Financial Condition and Liquidity

Net current assets increased by $250,552 from March 31, 2009.  Cash and cash equivalents and marketable securities increased from ongoing operations.  Of our total cash and cash equivalents and marketable securities position at June 30, 2009, 28%, or about $950,000, was domiciled domestically with the remainder held by our international subsidiaries.  We currently invest funds in variable rate demand notes that have major bank liquidity agreements, municipal bonds and notes, commercial paper including money market instruments, auction rate securities and bank floating rate notes.  These investments are subject to general credit, liquidity and market risks and have been affected by the global credit crisis.  Accumulated unrealized losses decreased by $26,288 to $43,965 on investments of $1,880,222 as compared with $70,253 in unrealized losses on investments of $1,691,810 at March 31, 2009.  We have recorded unrealized losses on certain of these investments to Other Comprehensive Income.  We believe these unrealized losses to be temporary in nature. We do not have the intent to sell our investments and it is more likely than not that we will not have to sell the investments before the recovery of our cost basis.  Trade accounts receivable increased due to higher sales of our principal branded products.  Raw materials and finished goods inventory increased in order to support continued demand for our products.  We believe that current inventory levels are adequate to support the growth of our ongoing business.  Other current assets decreased primarily due to a reduction in our current tax asset account that resulted from accruing the current period tax expense against tax overpayments made in prior periods.  Other current liabilities increased due to normal operating activities.

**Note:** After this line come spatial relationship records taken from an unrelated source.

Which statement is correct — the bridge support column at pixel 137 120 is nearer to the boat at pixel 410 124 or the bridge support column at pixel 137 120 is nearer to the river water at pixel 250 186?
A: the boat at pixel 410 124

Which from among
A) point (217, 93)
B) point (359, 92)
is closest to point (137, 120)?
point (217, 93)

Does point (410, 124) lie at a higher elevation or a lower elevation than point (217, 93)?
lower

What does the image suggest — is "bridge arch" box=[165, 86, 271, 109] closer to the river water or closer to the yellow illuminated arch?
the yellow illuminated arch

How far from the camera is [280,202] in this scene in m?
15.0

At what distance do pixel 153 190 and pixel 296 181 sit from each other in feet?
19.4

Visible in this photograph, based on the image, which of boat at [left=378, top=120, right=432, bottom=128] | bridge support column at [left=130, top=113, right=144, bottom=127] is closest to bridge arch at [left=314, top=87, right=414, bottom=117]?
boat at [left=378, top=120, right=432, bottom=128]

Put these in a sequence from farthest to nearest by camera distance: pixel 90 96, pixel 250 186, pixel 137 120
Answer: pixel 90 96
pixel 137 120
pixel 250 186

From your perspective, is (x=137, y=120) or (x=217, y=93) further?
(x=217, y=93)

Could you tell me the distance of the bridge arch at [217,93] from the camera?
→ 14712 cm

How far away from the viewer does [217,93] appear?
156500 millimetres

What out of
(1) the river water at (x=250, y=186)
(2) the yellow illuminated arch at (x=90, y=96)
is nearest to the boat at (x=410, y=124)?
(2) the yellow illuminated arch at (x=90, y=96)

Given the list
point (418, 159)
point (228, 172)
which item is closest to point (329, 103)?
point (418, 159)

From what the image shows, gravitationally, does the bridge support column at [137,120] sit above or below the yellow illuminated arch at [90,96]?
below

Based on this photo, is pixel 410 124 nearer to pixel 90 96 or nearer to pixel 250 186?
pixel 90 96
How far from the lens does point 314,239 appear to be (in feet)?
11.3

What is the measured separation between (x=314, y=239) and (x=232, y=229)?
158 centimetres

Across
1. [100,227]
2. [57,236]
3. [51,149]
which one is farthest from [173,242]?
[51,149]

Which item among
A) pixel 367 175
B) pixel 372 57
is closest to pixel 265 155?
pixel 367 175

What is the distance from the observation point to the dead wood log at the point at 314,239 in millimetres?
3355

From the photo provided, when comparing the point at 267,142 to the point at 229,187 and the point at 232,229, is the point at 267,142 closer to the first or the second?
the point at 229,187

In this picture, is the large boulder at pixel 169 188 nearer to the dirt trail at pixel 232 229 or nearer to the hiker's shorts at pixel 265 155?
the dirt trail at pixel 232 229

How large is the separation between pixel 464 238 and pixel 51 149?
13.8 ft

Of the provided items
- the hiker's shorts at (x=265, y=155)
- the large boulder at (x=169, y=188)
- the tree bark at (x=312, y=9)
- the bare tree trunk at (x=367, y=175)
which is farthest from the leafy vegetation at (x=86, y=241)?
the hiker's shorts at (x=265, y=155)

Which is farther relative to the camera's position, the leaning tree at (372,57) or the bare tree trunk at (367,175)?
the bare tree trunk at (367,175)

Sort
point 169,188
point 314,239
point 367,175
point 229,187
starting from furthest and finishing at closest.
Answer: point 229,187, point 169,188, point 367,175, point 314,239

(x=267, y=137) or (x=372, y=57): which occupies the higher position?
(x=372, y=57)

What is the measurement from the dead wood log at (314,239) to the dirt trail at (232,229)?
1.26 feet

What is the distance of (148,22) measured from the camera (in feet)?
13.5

Property, plant and equipment before accumulated depreciation increased from March 31, 2009 as we continued to make technology investments to expand our principal operating systems to enhance supply chain and salesforce applications.

Management believes that current cash levels, coupled with funds to be generated by ongoing operations, will continue to provide adequate liquidity to facilitate potential acquisitions of products, payment of achieved milestones, capital investments and continued share repurchases.

Results of Operations

Net sales increased $54,497 or 6.1% to $948,242 for the quarter ended June 30, 2009 from $893,745 in the June 30, 2008 quarter primarily due to strong sales of Lexapro, Namenda, Bystolic and Savella.

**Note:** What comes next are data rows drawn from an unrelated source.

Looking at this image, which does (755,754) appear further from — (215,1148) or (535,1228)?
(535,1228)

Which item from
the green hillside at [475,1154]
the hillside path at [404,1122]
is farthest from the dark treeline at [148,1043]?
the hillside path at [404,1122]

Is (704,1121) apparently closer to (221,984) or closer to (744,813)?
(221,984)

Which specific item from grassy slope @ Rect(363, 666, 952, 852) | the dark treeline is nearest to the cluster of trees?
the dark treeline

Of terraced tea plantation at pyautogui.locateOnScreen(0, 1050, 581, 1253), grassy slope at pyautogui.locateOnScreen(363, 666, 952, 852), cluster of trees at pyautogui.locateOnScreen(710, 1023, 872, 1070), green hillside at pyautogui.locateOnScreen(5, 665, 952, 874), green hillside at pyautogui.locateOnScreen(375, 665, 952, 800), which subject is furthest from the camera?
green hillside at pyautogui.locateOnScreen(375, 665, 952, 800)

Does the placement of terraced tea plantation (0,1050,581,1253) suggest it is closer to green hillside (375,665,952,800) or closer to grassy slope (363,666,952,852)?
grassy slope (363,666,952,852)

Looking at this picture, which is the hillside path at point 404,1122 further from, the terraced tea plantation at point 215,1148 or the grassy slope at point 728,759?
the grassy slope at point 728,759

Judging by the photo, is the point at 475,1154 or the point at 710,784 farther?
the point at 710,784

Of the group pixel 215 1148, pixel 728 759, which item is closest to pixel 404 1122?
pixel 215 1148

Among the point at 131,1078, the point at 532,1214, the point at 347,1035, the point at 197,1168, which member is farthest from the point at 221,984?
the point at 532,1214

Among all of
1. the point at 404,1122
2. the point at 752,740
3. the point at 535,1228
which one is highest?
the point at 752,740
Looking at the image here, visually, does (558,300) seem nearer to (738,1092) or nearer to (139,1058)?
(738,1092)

Lexapro, which is indicated for the treatment of depression in adults and adolescents and generalized anxiety disorder in adults, and is our most significant product, had sales of $565,455 in the quarter, a 3% decrease from the same period last year, due to a modest decline in market share.  The Lexapro sales contribution resulted in a decrease of $17,642 to the net sales change as compared with last year, of which $38,727 was due to volume decreases offset by $21,085 related to price increases.  During fiscal 2007 Caraco, filed an Abbreviated New Drug Application (or ANDA) with a Paragraph IV Certification for a generic equivalent to Lexapro.  We along with our licensing partner H. Lundbeck A/S filed a lawsuit in the U.S. District Court for the Eastern District of Michigan against Caraco for patent infringement.  In July 2009, we and Lundbeck entered into a settlement agreement with Caraco and Sun Pharma as discussed above.  Lexapro’s patent is set to expire in March 2012.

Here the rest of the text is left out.